When we confiscate our children’s devices from them as punishment, we’re actually doing more harm than good in the long term.

“No more screen time until you behave!”

We’ve probably reprimanded our kids with a similar line before when we noticed them kicking and screaming for more screen time. For some of us, it could have been as recent as this morning. It’s a common line we say to our children when they’re misbehaving. After all, one of the tried-and-tested ways to pacify our children is rewarding them with a little screen time.

But as we continue to navigate the milieu of the parenting world, we need to learn and unlearn some of the habits that we’ve grown so accustomed to – especially with regards to screen time, a foreign concept during our childhoods, but ever so prevalent in our children’s.

According to a study done by the University of Guleph, it was found that when parents withdraw screen time as a form of punishment, their children ironically end up spending more time on screens. This is because kids become conditioned to think that screens are a valuable “prize” that they end up craving for it more. It’s like when the dentist told us when we were kids to stop eating candy because it’s bad for our teeth, the more we yearned for candy as a sweet treat.

Similarly, when we choose to punish or reward our children with screen time, we’re over-inflating the value of the screens and making it into a big deal, when it really shouldn’t be.

What can we do to prevent this?

So what happens if your children throw a tantrum or starts to act out because you’ve limited their screen time? Instead of asking them to behave in exchange for more screen time, gently explain to them the reasons behind those screen time limitations. Let them know that you’re worried about the amount of time they’re spending on the screen. In fact, too much screen time has been linked to mental health issues such as anxiety and depression, and can also result in device dependency.

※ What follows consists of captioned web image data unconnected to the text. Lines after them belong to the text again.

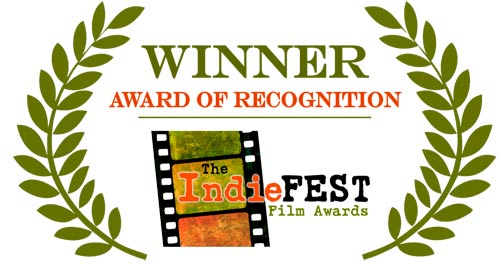 IndieFEST-Recognition-Color-500pweb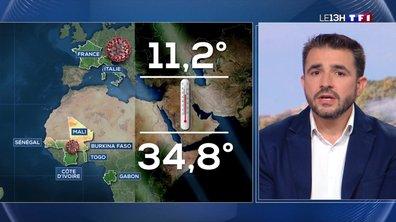 La pandémie de Covid-19 va-t-elle disparaître avec l'été ?
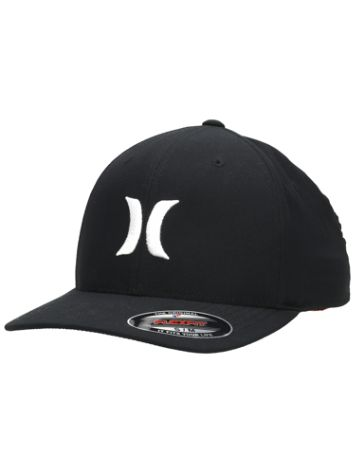Hurley H2O Dri One & Only Cap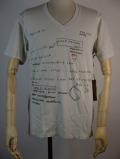 送料無料!!【JUNK FOOD】 ジャンクフード Tシャツ What We Had メンズ 半袖 J5038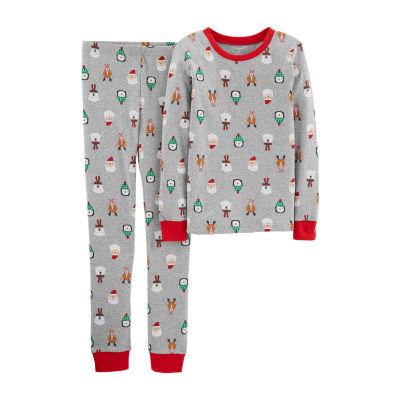 Carter's 2-Pc. Xmas Pajama - Unisex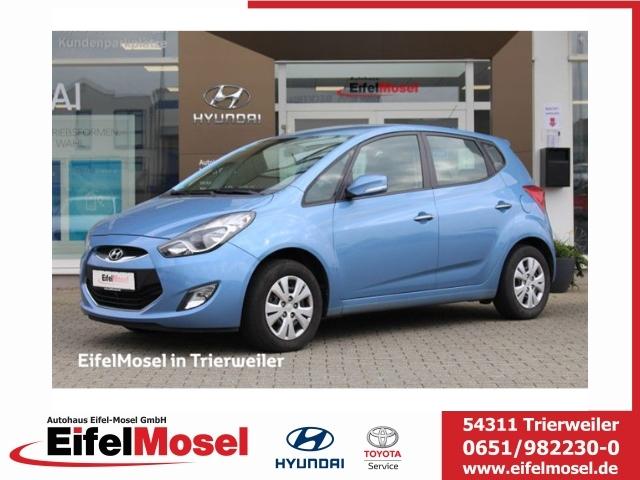 Hyundai ix20 1.4**Classic**Scheckheft Klima Sitzh., Jahr 2012, Benzin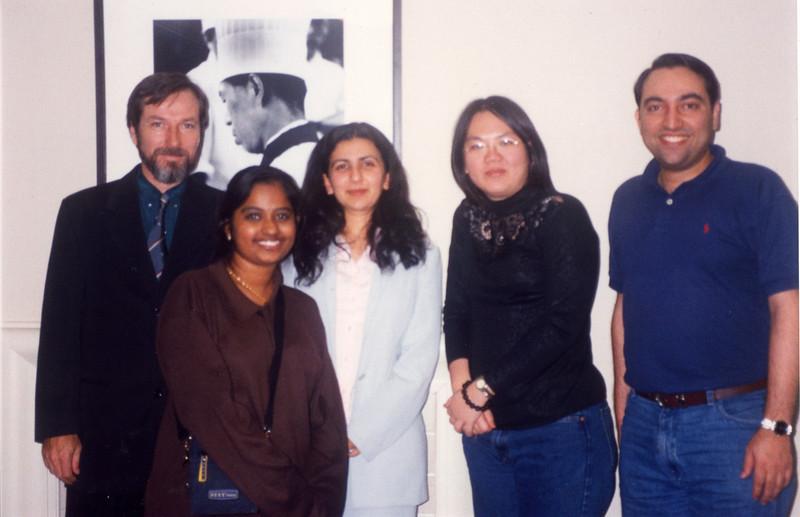 St Clair, Uma Devi, Gitanjali Talwar and Chen Chonmin and Suchit Nanda - all friends from APNIC meeting held in Seoul, South Korea.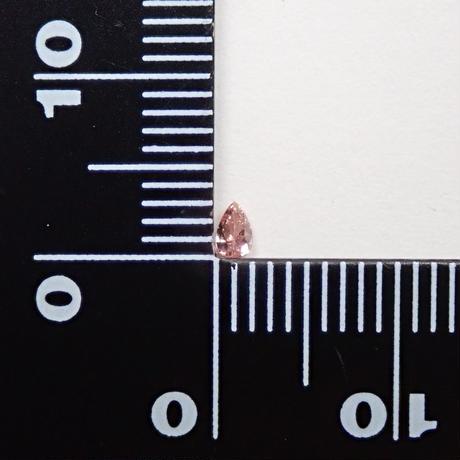 【6/15掲載】ピンクダイヤモンド 0.074ctルース(FANCY INTENSE ORANGY PINK, SI2)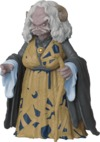Funko Action Figure - The Dark Crystal - Aughra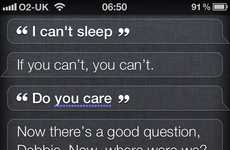 Comedic A.I. Blogs - Sh*t That Siri Says Displays Hilarious Replies to Ridiculous Questions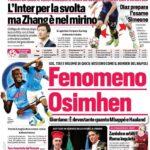 Corriere dello Sport, la prima pagina del 28 settembre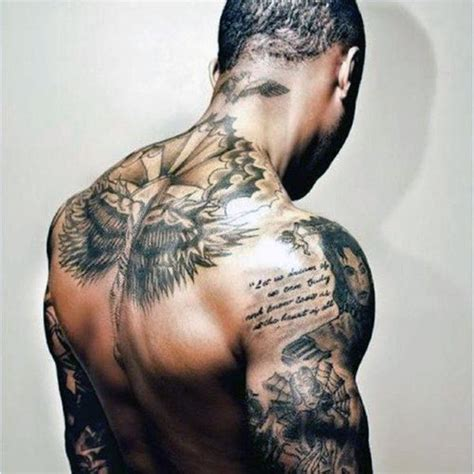tattoo designs for men on shoulder top 50 best back tattoos for ink designs and ideas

If your child still insists on screen time, consider downloading parental control apps like plano. Plano helps to monitor your child’s device use and reminds your child to take regular breaks from the screens every 30 minutes. As a parent, you can also use the plano app to schedule no-device times. For instance, if your child is not allowed to use his/her phone during dinner time, you can use the plano app to lock his/her device during those hours.

Of course, before you download any form of parental controls in your child’s device, be sure to inform them about it first. This is to ensure a clear line of communication between you and your child, and to avoid any misunderstandings. Kindly let your child know that you’re downloading a parental control app to help keep track of the time he/she is spending on his/her devices. In no way are you trying to infringe on to his/her privacy, but it’s a matter of just making sure he/she isn’t spending an exorbitant amount of time on screens alone. After all, there’s so much more to do than spend entire days staring at a screen.

If you’re wondering how much screen time your child should be afforded, you may follow the World Health Organisation’s (WHO) guidelines on screen time:

  • 0-2 years old: no screen time at all
  • 2-4 years old: 1 hour

Changing habits

The next time you’re tempted to revoke screen time from your child as a form of child, pause. Pause and think about how this might unconsciously cause them to crave for more screen time. Instead, have an honest, calm and open conversation about screen time and help them manage it responsibly.